Monday 22 October 2012

BOOK REVIEW: Psychedelic Days – Patrick Campbell Lyons


Oh dear.  This puts me in a terrible quandary.  His manager was kind enough to send me a copy, and when it arrived I was touched and gratified to see that it was signed by Patrick Campbell-Lyons personally.  They have been very kind and very nice.  This is why I am in quandary. 

The writing is excellent, just as one would expect from such a literate and erudite songwriter.  He paints a gripping picture of life in De Valera’s Ireland in the grim decade or so after the dissolution of the Irish Free State.  The way this erudite young Irishman came to London just in time to see it swinging is amusingly and sensitively written, and I can’t fault it. 

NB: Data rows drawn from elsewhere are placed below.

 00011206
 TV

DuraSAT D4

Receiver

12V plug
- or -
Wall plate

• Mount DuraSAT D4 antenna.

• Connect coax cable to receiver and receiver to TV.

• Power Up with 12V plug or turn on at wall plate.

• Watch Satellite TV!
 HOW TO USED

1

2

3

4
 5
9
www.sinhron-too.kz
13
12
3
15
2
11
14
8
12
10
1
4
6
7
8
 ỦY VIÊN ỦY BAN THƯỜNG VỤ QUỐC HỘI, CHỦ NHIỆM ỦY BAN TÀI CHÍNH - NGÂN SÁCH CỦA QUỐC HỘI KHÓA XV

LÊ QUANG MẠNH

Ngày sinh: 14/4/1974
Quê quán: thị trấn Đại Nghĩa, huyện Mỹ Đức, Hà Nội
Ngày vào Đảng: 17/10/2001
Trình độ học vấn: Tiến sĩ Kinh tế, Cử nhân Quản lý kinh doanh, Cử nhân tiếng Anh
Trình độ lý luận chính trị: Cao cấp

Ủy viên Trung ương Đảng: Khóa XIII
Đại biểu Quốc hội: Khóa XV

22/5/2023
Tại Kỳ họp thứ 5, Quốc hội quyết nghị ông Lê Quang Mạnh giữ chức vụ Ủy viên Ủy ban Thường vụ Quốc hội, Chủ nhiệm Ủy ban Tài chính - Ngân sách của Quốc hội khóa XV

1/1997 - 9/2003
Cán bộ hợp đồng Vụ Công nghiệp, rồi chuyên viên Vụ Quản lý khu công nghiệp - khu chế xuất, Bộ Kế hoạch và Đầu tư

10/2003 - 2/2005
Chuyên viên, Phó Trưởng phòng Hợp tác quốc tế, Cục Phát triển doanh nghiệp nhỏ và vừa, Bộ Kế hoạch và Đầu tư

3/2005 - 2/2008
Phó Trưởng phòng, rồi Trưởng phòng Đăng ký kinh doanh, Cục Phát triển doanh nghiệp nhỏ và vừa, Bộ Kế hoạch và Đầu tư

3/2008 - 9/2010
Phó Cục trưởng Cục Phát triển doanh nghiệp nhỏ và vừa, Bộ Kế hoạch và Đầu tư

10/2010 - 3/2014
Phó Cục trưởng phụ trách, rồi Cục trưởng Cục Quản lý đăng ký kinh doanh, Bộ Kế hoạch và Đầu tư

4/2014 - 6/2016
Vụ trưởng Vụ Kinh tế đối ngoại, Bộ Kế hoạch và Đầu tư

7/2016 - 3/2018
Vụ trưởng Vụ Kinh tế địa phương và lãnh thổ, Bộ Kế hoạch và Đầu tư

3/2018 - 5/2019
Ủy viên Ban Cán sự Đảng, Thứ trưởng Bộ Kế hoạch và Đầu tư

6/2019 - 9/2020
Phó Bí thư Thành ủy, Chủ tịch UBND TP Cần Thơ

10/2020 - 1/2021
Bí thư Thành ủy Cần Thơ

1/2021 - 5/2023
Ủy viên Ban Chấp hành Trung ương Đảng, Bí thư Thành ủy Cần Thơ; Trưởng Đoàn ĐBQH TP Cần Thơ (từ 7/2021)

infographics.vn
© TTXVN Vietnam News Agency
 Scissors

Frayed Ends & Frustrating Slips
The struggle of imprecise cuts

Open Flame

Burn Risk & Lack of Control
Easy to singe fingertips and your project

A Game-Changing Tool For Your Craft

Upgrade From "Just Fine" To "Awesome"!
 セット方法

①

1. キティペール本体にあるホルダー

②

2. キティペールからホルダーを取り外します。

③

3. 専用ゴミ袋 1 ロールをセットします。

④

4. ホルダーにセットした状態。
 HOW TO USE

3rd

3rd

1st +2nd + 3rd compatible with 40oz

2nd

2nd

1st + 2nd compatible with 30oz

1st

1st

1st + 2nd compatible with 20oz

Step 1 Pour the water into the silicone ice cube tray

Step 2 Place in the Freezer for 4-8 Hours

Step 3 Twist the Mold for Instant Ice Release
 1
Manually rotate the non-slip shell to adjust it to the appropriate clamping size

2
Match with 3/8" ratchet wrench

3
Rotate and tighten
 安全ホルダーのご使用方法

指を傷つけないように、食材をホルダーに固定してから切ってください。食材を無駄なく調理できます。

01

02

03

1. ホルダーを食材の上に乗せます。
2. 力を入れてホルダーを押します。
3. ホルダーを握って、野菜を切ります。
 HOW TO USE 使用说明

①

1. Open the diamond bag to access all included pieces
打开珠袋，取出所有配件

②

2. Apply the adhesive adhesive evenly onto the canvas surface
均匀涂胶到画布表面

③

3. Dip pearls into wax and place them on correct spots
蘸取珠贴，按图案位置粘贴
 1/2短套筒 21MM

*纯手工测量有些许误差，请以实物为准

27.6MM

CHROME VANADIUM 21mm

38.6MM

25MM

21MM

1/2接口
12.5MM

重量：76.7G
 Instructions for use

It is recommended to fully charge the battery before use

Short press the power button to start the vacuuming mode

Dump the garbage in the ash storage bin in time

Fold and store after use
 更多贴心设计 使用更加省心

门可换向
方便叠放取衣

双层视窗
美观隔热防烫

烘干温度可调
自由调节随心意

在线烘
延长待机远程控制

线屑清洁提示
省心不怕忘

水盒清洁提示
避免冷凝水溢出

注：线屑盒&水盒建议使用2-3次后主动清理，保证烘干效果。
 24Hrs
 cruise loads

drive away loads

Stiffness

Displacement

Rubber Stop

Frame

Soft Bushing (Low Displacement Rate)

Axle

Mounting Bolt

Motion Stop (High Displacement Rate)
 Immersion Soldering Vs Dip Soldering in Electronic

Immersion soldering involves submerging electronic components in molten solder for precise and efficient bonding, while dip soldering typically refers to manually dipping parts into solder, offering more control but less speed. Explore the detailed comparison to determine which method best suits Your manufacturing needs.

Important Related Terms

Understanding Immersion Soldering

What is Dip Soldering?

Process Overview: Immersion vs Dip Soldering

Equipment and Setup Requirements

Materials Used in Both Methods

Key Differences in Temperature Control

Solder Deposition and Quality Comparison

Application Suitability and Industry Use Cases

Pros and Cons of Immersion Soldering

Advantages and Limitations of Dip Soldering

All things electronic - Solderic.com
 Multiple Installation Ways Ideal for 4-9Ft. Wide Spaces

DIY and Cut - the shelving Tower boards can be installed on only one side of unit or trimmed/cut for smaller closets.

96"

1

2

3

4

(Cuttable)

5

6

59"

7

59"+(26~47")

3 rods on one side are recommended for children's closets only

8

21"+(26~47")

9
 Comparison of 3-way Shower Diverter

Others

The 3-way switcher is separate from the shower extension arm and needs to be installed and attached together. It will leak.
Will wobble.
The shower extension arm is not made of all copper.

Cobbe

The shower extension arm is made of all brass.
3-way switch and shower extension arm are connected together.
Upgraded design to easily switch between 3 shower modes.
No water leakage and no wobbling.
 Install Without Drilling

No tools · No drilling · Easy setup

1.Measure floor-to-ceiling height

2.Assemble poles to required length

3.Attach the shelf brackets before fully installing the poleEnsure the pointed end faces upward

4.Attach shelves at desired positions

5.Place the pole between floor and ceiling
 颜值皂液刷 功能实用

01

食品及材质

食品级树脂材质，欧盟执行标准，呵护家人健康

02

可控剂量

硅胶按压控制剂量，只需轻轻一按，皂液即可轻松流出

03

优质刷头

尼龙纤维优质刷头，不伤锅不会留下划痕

The way that he met up with a young Greek musician and formed the immortal Nirvana which produced some of the most gloriously psychedelic pop music of the 1960s is fascinating.  He met Hendrix, the Rolling Stones, Mickie Most, and even played on stage together with Salvador Dali.  The story of how he met Hendrix in a pub, and Hendrix rhapsodised lyrically about sexy Sylvia, their cellist was, and then got the name of the group wrong – thinking they were called Nevada, is priceless.  Some of the most entertaining parts of the book take place in Morocco and Paris, and the reader is taken on a gloriously psychedelic journey with lysergic fingerprints writ large everywhere. It talks about drugs, sex, the new equality of swinging London town in the mid-60s, and the time when all you needed was love, and is one of the best memoirs of that time that I have ever read.

So why the quandary?

The layout is – I am afraid – absolutely horrible. I am not saying that because I am a book designer myself, but the enormous typeface, double spacings, grainy pictures and spelling errors are unforgivable and do this otherwise lovely little book a great injustice. On pages 232 and 233, for example, there are entire lines in italics for no reason, and – all the way through – I was itching to re-master it myself.

Am I going to recommend this book to you? Damn tooting! It is a remarkable book, and I hope lots of you go out and buy it, but I just wish it had been presented better.